Amniotic fluid RNA gene expression profiling provides insights into the phenotype of Turner syndrome

  • Lauren J. MassinghamEmail author
  • Kirby L. Johnson
  • Thomas M. Scholl
  • Donna K. Slonim
  • Heather C. Wick
  • Diana W. Bianchi
Original Investigation

Abstract

Turner syndrome is a sex chromosome aneuploidy with characteristic malformations. Amniotic fluid, a complex biological material, could contribute to the understanding of Turner syndrome pathogenesis. In this pilot study, global gene expression analysis of cell-free RNA in amniotic fluid supernatant was utilized to identify specific genes/organ systems that may play a role in Turner syndrome pathophysiology. Cell-free RNA from amniotic fluid of five mid-trimester Turner syndrome fetuses and five euploid female fetuses matched for gestational age was extracted, amplified, and hybridized onto Affymetrix® U133 Plus 2.0 arrays. Significantly differentially regulated genes were identified using paired t tests.

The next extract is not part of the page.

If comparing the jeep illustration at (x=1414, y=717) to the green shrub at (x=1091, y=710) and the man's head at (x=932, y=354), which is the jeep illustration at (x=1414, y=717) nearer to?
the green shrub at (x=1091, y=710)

Biological interpretation was performed using Ingenuity Pathway Analysis and BioGPS gene expression atlas. There were 470 statistically significantly differentially expressed genes identified. They were widely distributed across the genome. XIST was significantly down-regulated (p < 0.0001); SHOX was not differentially expressed. One of the most highly represented organ systems was the hematologic/immune system, distinguishing the Turner syndrome transcriptome from other aneuploidies we previously studied. Manual curation of the differentially expressed gene list identified genes of possible pathologic significance, including NFATC3, IGFBP5, and LDLR. Transcriptomic differences in the amniotic fluid of Turner syndrome fetuses are due to genome-wide dysregulation. The hematologic/immune system differences may play a role in early-onset autoimmune dysfunction. Other genes identified with possible pathologic significance are associated with cardiac and skeletal systems, which are known to be affected in females with Turner syndrome. The discovery-driven approach described here may be useful in elucidating novel mechanisms of disease in Turner syndrome.

Keywords

Amniotic Fluid Ingenuity Pathway Analysis Turner Syndrome Amniotic Fluid Sample Ingenuity Pathway Analysis Analysis 
These keywords were added by machine and not by the authors. This process is experimental and the keywords may be updated as the learning algorithm improves.

Notes

Acknowledgments

Funding for this study was provided by the Eunice Kennedy Shriver National Institute of Child Health and Human Development [R01 HD42053-10 to DWB and R01 HD058880-04 to DKS].

Conflict of interest

The authors declare no conflict of interest.

Supplementary material

439_2014_1448_MOESM1_ESM.xls (88 kb)
Differentially up-regulated Turner syndrome gene list. (XLS 87 kb)
439_2014_1448_MOESM2_ESM.xls (70 kb)
Differentially down-regulated Turner syndrome gene list. (XLS 69 kb)
439_2014_1448_MOESM3_ESM.xls (18 kb)
Chi square analysis of gene dysregulation distribution. (XLS 18 kb)
439_2014_1448_MOESM4_ESM.xls (38 kb)
Turner syndrome transcriptome organ-specific genes identified by BioGPS. (XLS 38 kb)
439_2014_1448_MOESM5_ESM.xls (37 kb)
Turner syndrome transcriptome top biological functions identified by IPA. (XLS 37 kb)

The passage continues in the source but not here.